==== Texto fornecido ====

Blogue coletivo, criado por Luís Graça. Objetivo: ajudar os antigos combatentes a reconstituir o "puzzle" da memória da guerra colonial/guerra do ultramar (e da Guiné, em particular). Iniciado em 2004, é a maior rede social na Net, em português, centrada na experiência pessoal de uma guerra. Como camaradas que são, tratam-se por tu, e gostam de dizer: "O Mundo é Pequeno e a nossa Tabanca... é Grande". Coeditores: C. Vinhal, E. Magalhães Ribeiro, V. Briote, J. Araújo.

==== Registos de dados ====

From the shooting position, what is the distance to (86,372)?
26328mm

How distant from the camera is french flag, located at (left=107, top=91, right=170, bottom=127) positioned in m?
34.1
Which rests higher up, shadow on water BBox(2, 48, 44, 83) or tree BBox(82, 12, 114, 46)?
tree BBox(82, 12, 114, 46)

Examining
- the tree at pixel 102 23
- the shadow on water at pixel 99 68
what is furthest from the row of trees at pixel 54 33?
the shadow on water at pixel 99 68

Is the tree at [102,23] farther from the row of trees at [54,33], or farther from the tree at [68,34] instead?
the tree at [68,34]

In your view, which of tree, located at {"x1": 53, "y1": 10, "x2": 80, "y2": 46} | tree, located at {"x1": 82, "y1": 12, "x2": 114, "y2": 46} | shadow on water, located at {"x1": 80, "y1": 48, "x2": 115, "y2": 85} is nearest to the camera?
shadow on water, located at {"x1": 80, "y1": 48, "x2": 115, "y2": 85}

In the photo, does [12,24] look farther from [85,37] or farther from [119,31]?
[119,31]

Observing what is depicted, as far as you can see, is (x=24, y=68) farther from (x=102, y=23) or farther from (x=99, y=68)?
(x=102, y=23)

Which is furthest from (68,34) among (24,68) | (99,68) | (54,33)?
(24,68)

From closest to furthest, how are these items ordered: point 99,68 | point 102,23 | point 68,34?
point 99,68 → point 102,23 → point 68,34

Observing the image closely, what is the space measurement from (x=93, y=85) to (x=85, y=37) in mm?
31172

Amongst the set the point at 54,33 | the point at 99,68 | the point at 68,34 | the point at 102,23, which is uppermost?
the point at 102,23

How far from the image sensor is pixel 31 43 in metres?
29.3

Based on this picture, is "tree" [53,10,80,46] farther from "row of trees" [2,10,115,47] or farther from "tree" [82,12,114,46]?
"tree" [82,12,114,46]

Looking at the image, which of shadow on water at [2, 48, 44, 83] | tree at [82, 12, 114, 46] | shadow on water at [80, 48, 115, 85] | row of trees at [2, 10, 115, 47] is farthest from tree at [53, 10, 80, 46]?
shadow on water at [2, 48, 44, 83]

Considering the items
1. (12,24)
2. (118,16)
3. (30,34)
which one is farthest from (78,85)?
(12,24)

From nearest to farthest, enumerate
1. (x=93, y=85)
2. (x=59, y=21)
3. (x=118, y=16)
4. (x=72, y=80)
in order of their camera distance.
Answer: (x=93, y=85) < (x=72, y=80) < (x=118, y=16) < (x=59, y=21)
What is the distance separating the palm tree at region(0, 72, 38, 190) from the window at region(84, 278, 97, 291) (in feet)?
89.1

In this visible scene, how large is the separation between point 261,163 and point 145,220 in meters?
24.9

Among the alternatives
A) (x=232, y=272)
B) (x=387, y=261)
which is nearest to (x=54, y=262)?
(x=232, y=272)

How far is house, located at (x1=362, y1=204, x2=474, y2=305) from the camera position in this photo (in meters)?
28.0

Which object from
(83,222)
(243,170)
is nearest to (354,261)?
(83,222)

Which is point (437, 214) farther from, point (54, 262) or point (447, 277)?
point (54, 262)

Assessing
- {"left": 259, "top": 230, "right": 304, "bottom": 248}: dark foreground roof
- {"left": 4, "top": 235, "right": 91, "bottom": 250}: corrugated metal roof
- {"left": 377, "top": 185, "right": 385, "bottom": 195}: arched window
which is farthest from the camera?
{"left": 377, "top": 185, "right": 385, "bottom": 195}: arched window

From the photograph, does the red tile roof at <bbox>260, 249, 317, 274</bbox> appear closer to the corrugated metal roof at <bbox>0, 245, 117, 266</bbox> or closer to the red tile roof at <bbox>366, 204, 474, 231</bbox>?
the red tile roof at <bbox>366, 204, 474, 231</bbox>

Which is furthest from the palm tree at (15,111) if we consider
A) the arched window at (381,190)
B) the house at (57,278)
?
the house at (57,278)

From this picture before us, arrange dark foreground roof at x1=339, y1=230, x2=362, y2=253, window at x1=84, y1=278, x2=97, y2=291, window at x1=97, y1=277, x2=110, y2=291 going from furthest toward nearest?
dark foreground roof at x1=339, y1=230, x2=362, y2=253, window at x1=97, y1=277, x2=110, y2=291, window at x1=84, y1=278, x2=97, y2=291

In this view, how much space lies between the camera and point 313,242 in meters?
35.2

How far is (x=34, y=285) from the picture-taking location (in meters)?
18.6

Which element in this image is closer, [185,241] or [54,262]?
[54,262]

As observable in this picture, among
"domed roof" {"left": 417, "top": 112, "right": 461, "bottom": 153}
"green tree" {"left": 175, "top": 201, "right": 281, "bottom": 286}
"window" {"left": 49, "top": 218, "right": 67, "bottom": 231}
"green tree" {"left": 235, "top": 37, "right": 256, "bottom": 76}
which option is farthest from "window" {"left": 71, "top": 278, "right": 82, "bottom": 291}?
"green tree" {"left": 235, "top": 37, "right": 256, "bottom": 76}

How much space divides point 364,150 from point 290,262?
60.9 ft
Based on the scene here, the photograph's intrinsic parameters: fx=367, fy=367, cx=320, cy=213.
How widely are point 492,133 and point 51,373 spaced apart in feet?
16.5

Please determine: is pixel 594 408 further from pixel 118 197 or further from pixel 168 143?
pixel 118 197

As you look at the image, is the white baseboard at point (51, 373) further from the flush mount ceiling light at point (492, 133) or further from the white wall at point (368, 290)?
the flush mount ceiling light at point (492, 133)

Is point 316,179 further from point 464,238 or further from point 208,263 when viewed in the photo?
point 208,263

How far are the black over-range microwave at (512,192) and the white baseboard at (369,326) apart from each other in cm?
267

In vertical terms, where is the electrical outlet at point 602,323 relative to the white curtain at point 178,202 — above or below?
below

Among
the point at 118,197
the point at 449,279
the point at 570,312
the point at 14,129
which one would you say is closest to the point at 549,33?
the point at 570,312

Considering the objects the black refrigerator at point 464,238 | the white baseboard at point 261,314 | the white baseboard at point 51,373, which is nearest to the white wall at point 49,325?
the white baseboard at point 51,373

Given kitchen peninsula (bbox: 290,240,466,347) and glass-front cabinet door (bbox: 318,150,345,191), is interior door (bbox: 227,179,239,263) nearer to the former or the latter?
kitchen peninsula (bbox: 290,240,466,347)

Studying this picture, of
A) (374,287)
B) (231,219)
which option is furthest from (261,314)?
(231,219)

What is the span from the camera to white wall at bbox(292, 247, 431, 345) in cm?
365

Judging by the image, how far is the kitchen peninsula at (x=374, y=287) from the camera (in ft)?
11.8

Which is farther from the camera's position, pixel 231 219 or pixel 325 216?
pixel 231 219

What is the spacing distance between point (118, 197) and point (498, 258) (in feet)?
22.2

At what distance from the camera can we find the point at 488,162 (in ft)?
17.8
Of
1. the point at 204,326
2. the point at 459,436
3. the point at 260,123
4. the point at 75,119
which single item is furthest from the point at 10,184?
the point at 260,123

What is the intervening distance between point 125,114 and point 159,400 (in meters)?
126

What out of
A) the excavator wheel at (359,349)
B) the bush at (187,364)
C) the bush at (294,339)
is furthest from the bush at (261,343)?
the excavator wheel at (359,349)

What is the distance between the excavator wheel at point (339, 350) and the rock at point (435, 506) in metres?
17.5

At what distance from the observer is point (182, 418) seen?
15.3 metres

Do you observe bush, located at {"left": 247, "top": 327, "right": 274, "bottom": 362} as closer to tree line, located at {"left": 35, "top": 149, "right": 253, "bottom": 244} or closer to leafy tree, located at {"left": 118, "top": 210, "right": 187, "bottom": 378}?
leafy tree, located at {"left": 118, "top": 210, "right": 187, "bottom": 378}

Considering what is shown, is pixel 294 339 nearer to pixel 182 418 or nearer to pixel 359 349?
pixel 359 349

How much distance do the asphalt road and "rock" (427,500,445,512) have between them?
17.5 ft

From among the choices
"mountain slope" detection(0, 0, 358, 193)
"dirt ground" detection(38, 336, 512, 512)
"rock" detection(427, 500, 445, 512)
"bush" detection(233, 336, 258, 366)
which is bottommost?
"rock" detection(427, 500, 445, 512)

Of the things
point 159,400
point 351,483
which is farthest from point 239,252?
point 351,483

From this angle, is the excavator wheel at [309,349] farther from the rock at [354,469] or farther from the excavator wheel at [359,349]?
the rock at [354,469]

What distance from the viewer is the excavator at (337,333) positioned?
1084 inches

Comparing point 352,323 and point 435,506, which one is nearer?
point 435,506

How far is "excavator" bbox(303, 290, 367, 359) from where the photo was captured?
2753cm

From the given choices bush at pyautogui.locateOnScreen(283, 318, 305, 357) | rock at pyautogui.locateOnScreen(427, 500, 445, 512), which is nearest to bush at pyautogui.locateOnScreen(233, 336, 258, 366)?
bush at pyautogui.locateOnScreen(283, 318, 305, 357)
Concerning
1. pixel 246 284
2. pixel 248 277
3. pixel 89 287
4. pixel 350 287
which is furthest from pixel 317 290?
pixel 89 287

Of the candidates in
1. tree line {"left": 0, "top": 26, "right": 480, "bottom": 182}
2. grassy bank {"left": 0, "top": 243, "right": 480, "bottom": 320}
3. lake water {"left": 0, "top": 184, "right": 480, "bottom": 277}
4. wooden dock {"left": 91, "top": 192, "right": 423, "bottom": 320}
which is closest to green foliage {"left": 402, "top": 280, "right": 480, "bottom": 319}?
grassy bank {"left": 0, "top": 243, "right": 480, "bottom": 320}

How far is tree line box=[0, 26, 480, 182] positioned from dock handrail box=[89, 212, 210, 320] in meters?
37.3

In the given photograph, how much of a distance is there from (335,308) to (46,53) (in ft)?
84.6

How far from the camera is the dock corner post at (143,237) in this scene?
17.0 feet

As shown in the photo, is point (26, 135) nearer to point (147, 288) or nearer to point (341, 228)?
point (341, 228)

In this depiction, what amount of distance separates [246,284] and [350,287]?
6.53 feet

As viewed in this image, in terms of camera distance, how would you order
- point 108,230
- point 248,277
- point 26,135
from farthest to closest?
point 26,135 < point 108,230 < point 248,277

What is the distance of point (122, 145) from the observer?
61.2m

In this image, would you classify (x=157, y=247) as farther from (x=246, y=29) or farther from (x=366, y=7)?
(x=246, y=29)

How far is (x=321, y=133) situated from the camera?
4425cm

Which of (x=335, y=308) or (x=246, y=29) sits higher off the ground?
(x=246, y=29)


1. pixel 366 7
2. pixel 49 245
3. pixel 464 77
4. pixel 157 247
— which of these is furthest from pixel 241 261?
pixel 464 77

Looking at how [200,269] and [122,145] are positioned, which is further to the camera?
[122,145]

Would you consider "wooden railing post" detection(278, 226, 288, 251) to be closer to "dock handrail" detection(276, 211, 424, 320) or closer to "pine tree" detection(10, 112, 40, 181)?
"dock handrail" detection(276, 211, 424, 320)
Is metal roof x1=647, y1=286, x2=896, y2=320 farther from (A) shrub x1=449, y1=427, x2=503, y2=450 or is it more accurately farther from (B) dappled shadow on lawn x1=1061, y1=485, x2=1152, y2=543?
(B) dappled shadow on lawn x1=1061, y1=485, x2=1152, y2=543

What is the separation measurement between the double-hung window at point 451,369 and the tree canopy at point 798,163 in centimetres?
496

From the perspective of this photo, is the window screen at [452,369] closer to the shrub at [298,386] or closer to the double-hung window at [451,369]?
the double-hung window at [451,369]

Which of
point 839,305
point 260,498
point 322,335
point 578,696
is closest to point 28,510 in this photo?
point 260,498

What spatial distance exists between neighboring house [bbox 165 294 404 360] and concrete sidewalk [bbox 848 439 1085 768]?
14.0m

====

→ Tarefas do exercício
a – Transcreva palavra por palavra o texto sobre o blogue coletivo dos antigos combatentes.
b – Nos registos, apresente apenas o trecho que começa na linha que contém "In this visible" e termina na linha que contém "y2=291, window at x1=84, y1=278, x2=97, y2=291", ambas incluídas. Troque nele "palm tree" por "coconut tree" e mantenha todo o resto inalterado.
O texto e os registos são materiais independentes entre si.

→ Respostas às tarefas
a –
Blogue coletivo, criado por Luís Graça. Objetivo: ajudar os antigos combatentes a reconstituir o "puzzle" da memória da guerra colonial/guerra do ultramar (e da Guiné, em particular). Iniciado em 2004, é a maior rede social na Net, em português, centrada na experiência pessoal de uma guerra. Como camaradas que são, tratam-se por tu, e gostam de dizer: "O Mundo é Pequeno e a nossa Tabanca... é Grande". Coeditores: C. Vinhal, E. Magalhães Ribeiro, V. Briote, J. Araújo.

b –
In this visible scene, how large is the separation between point 261,163 and point 145,220 in meters?
24.9

Among the alternatives
A) (x=232, y=272)
B) (x=387, y=261)
which is nearest to (x=54, y=262)?
(x=232, y=272)

How far is house, located at (x1=362, y1=204, x2=474, y2=305) from the camera position in this photo (in meters)?
28.0

Which object from
(83,222)
(243,170)
is nearest to (354,261)?
(83,222)

Which is point (437, 214) farther from, point (54, 262) or point (447, 277)?
point (54, 262)

Assessing
- {"left": 259, "top": 230, "right": 304, "bottom": 248}: dark foreground roof
- {"left": 4, "top": 235, "right": 91, "bottom": 250}: corrugated metal roof
- {"left": 377, "top": 185, "right": 385, "bottom": 195}: arched window
which is farthest from the camera?
{"left": 377, "top": 185, "right": 385, "bottom": 195}: arched window

From the photograph, does the red tile roof at <bbox>260, 249, 317, 274</bbox> appear closer to the corrugated metal roof at <bbox>0, 245, 117, 266</bbox> or closer to the red tile roof at <bbox>366, 204, 474, 231</bbox>?
the red tile roof at <bbox>366, 204, 474, 231</bbox>

Which is furthest from the coconut tree at (15,111) if we consider
A) the arched window at (381,190)
B) the house at (57,278)
?
the house at (57,278)

From this picture before us, arrange dark foreground roof at x1=339, y1=230, x2=362, y2=253, window at x1=84, y1=278, x2=97, y2=291, window at x1=97, y1=277, x2=110, y2=291 going from furthest toward nearest?
dark foreground roof at x1=339, y1=230, x2=362, y2=253, window at x1=97, y1=277, x2=110, y2=291, window at x1=84, y1=278, x2=97, y2=291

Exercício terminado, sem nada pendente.